Vorliegender Text:
++++
Leben im Salon

Auf zwei CDs erklingt kein einziges seiner Werke und doch ist er in jedem Takt präsent: Wie nachhaltig Frédéric Chopin seine Schüler, Freunde und Verehrer inspirierte, zeigt Cyprien Katsaris in einer ebenso glanz- und stimmungsvollen Hommage an die große Zeit der Salonmusik.

Adolf Gutmann, Carl Filtsch, Karol Mikuli, Julian Fontana, Mathilde de Rothschild und Thomas Tellefsen entstammten unterschiedlichen Herkunftsländern, kulturellen Traditionen und sozialen Milieus. Doch die Verehrung für Frédéric Chopin und die feste Überzeugung, all ihre Empfindungswelten durch ein Klavier filtern und idealer Weise in einem Salon ausleben zu können, verband diese und andere Künstler quer durch Europa.

Als Herausgeber, Interpreten, Komponisten und Lehrer verbreiteten die musikalischen Nachlassverwalter nicht nur die stilbildenden Werke ihres Idols. Sie etablierten darüber hinaus langlebige kulturelle Standards, die das gesellschaftliche Leben bis hin zu persönlichen Geschmacksvorlieben beeinflussten.
++++
Gegebene Zeilen:
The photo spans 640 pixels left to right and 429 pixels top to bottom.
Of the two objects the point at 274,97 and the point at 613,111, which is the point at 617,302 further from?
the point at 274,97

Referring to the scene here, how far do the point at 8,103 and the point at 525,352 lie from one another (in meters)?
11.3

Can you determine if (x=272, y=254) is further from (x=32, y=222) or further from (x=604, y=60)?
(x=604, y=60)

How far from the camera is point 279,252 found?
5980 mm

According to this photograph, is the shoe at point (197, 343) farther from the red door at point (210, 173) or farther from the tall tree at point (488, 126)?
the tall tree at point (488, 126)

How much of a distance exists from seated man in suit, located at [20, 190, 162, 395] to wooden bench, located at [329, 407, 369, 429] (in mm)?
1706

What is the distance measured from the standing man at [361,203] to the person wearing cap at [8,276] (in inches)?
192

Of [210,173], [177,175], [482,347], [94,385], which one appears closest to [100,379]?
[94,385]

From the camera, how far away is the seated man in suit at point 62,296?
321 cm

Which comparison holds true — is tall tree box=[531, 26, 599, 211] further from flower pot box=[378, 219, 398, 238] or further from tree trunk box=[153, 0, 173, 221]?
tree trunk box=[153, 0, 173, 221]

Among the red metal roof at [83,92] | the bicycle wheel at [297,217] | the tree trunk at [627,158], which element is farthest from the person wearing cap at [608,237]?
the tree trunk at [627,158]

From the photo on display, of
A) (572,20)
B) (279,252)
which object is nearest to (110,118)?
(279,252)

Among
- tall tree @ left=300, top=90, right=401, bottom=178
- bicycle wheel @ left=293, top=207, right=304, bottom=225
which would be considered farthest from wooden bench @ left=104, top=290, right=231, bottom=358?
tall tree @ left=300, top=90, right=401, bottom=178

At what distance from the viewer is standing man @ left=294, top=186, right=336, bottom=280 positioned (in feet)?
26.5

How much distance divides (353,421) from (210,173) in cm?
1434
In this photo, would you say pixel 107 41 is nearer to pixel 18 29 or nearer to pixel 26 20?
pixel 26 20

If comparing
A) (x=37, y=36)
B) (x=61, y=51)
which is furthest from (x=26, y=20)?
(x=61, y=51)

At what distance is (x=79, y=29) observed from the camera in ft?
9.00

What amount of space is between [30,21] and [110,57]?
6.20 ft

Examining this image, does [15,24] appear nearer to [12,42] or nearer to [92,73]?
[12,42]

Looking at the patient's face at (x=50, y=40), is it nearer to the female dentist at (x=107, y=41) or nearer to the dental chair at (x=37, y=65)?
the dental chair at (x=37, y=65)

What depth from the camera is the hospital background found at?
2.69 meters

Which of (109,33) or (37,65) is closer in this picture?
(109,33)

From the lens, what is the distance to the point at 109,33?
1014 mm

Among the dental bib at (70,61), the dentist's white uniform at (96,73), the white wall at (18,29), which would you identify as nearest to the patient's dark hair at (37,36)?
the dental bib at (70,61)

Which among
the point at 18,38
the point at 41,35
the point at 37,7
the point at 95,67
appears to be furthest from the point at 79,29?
++++
Aufgaben:
a - Kopiere aus dem Text zur Salonmusik wortgetreu den Abschnitt von „Leben im Salon“ bis einschließlich „Zeit der Salonmusik.“.
b - Schreibe den Text zur Salonmusik im Anschluss an seinen letzten Satz weiter.
Die Zeilen haben mit dem Text zur Salonmusik nichts zu tun.

Lösungen:
a -
Leben im Salon

Auf zwei CDs erklingt kein einziges seiner Werke und doch ist er in jedem Takt präsent: Wie nachhaltig Frédéric Chopin seine Schüler, Freunde und Verehrer inspirierte, zeigt Cyprien Katsaris in einer ebenso glanz- und stimmungsvollen Hommage an die große Zeit der Salonmusik.

b -
Nur selten traten Chopins Jünger ein wenig aus dem Schatten ihres Meisters und wurden selbst als Autor wahrgenommen. So erlebte es Adolf Gutmann 1844 mit dem Nocturne in As-Dur. Das elegante Klavierstück ist – ebenso wie die 30 anderen Mazurkas, Walzer, Polonaisen, Barcarolen dieses Doppel-Albums – längst wieder mit der Hintergrundstrahlung seiner Entstehungszeit verschmolzen. Für Gutmann und seine Kolleginnen und Kollegen wäre das kein Grund zur Traurigkeit, denn ihre Arbeit war offenkundig nicht für die Ewigkeit gemacht, sondern Arbeit, Vergnügen und schlichtweg Teil ihrer künstlerischen und sozialen Gegenwart.

Dass sie sich über die späte Würdigung und vielleicht noch mehr über die einfühlsame, mal furiose, mal hauchzarte Interpretation des großartigen Cyprien Katsaris gefreut hätten, darf gleichwohl als wahrscheinlich gelten.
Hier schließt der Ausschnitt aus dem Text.